People grow up in America dreaming big. They want to be their own boss. There will always be those who shun the 9-5 job and who are drawn by the potential of starting their own business, and who can blame them. With the markets in unchartered waters—hello, DOW 20,000—it demonstrates that sometimes big risks reap big rewards. Any successful, profitable business at year’s end ultimately faces the same realization…tax time.

If you’re a business owner who’s going to have to write a check to the IRS this year, you may want to consider a Simplified Employee Pension (SEP). If you don’t already have a qualified plan, you can still implement a SEP IRA and claim the tax deduction for the 2016 tax year. A business owner can set up a SEP for the 2016 year as late as the due date (including extensions) of their business’ income tax return for that year.

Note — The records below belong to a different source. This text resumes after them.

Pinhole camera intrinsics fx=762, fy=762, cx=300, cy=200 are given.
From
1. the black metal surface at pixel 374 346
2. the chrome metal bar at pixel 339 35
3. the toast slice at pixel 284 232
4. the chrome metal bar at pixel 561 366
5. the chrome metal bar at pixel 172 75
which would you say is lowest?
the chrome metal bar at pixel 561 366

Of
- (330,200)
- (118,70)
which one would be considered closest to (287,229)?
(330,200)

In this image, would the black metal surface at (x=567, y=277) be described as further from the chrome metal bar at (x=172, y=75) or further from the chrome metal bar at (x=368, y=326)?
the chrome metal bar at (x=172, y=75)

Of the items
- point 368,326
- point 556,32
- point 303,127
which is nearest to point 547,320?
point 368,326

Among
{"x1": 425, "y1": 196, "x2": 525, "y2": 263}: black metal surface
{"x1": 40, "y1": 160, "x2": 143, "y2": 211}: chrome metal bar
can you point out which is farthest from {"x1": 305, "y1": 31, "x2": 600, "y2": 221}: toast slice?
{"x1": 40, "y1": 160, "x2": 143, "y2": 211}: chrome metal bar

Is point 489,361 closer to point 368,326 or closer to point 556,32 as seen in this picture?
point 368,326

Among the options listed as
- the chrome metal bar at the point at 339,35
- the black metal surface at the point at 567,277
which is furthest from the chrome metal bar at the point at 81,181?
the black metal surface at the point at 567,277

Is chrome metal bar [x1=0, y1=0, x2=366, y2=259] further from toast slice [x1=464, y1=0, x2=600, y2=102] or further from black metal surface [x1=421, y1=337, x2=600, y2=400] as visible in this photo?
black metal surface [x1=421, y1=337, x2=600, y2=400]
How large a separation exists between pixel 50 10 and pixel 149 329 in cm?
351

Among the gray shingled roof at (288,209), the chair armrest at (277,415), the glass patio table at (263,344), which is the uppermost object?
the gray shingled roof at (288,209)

For a business owner, the contributions they make on behalf of themselves and for each eligible employee are generally tax-deductible. The business can contribute up to 25% of pay, not to exceed $53,000 (for 2016) for each eligible employee, including the business owner themselves. In a SEP, you’re not locked into making contributions every year as there is flexibility. In fact, if a business funds a SEP for the 2016 year but wants to create a different type of qualified plan for the 2017 year, they could do so and potentially roll over the balance from the SEP into the new qualified plan.

Sole proprietors, partnerships, LLCs and corporations, including S corporations, can set up a SEP. The IRS provides the necessary documents to establish the plan (IRS Form 5305-SEP). You do not have to file any documents with the government; therefore, the cost to administer the plan is very low.

While discussing the SEP opportunity to help your business in 2016, this would be the perfect time to discuss and plan for 2017 as well. Before making any decisions regarding qualified plans, business owners should consult with their tax professionals to ensure that a SEP makes sense for their specific circumstances.